--- WAS GEFORDERT IST ---
Schreib bitte die Stelle im Lesetext neu, beginnend bei "Dies ist die" und endend bei "nicht zur Geschichte.", und setze dabei "Erzählung" an die Stelle von "Geschichte".

--- LESETEXT ---
::::

Samstag, 18. Dezember 2010

Leuchtturm 1: Vor-Weihnachtsgeschichte

Vorrede:
Häufiger schon habe ich auch hier auf Contextlink über den "Bullshit" oder das "Meer der Belanglosigkeit" gelästert, das uns täglich medial entgegendröhnt. Tatsächlich finden sich in diesem fast erstickenden Gedöns auch immer wieder Leuchttürme: Herausragendes, Intelligentes, gar Originelles und Gutgeschriebenes. Mehrfach schon habe ich mir vorgenommen, solche Leuchttürme, die ich entdecke, anzuleuchten und zu multiplizieren. Dieser Post soll jetzt also ein Anfang ein. Mal sehen, ob ich die Energie habe, daraus eine Serie werden zu lassen.

Zu den regelmässigen Leuchtturm-Lieferanten gehört "Die Zeit". In ihrer aktuellen Print-Ausgabe gibt's einmal mehr gleich mehrere. Wirklich genossen habe ich den Artikel "Jesus und sein Bruder Christus", indem "Die Zeit" Auszüge aus dem im kommenden Februar  beim Fischer Verlag erscheinenden Buch "Der Gute Herr Jesus und der Schurke Christus" des englischen Autors Philip Pullman veröffentlicht. Eine wunderbare Vor-Weihnachtsgeschichte, ein echter "Leuchtturm". Nicht nur originell, auch gut geschrieben und - hier speziell- wunderbar blasphemisch. Hier der erste Abschnitt (den ganzen Artikel gibt' leider - noch???- nicht online):

Dies ist die Geschichte von Jesus und seinem Bruder Christus: wie die beide geboren wurden, wie sie lebten und wie einer von ihnen starb. Der Tod des andern gehört nicht zur Geschichte.

::::

--- VORLIEGENDE ANGABEN ---
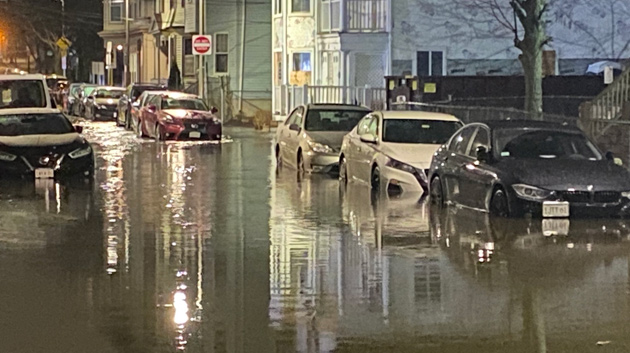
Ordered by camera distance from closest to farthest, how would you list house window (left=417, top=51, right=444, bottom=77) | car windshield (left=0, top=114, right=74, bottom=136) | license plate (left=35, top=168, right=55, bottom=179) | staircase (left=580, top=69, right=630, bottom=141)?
1. license plate (left=35, top=168, right=55, bottom=179)
2. car windshield (left=0, top=114, right=74, bottom=136)
3. staircase (left=580, top=69, right=630, bottom=141)
4. house window (left=417, top=51, right=444, bottom=77)

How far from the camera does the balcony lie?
4188 cm

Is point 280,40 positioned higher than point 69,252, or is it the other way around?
point 280,40

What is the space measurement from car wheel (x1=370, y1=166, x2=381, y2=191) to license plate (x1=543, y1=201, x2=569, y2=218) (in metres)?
5.13

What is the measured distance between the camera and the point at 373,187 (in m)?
21.0

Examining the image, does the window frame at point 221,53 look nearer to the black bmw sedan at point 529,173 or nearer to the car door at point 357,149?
the car door at point 357,149

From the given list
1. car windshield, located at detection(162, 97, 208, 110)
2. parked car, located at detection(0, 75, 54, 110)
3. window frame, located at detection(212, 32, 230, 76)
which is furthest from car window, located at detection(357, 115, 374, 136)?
window frame, located at detection(212, 32, 230, 76)

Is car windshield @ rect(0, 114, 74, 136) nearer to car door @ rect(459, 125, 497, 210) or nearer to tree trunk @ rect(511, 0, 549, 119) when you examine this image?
car door @ rect(459, 125, 497, 210)

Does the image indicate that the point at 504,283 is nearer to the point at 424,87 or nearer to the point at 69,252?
the point at 69,252

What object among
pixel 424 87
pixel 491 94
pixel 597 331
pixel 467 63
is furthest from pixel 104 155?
pixel 597 331

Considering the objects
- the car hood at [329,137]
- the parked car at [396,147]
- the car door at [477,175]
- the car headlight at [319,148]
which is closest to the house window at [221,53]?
the car hood at [329,137]

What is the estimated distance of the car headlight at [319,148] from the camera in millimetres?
24438

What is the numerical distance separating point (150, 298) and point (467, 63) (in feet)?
104

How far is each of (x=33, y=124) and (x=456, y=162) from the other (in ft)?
30.9

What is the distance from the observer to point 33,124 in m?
23.5
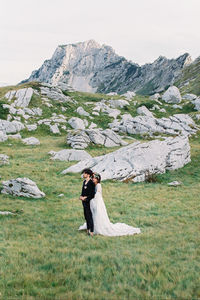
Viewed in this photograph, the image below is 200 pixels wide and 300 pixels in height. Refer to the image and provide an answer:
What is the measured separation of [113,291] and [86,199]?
237 inches

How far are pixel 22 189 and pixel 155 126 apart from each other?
127 ft

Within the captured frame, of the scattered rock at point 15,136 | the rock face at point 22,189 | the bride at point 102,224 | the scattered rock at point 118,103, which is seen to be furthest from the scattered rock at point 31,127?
the bride at point 102,224

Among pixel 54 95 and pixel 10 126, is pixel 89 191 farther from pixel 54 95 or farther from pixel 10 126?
pixel 54 95

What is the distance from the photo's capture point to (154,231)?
1187cm

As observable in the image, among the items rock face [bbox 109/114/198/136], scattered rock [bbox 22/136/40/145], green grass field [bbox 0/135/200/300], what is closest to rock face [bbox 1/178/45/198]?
green grass field [bbox 0/135/200/300]

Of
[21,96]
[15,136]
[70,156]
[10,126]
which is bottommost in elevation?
[70,156]

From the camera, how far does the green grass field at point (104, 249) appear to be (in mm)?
6496

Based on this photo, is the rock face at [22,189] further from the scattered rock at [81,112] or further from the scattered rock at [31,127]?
the scattered rock at [81,112]

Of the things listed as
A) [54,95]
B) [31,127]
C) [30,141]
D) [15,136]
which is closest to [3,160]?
[30,141]

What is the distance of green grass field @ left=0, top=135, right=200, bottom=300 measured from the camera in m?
6.50

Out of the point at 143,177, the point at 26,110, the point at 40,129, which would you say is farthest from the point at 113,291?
the point at 26,110

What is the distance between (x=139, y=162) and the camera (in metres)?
25.7

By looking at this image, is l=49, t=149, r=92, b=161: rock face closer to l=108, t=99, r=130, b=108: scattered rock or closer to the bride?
the bride

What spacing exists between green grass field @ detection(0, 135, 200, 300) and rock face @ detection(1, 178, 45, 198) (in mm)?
817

::::

--- LÖSUNG ---
Dies ist die Erzählung von Jesus und seinem Bruder Christus: wie die beide geboren wurden, wie sie lebten und wie einer von ihnen starb. Der Tod des andern gehört nicht zur Erzählung.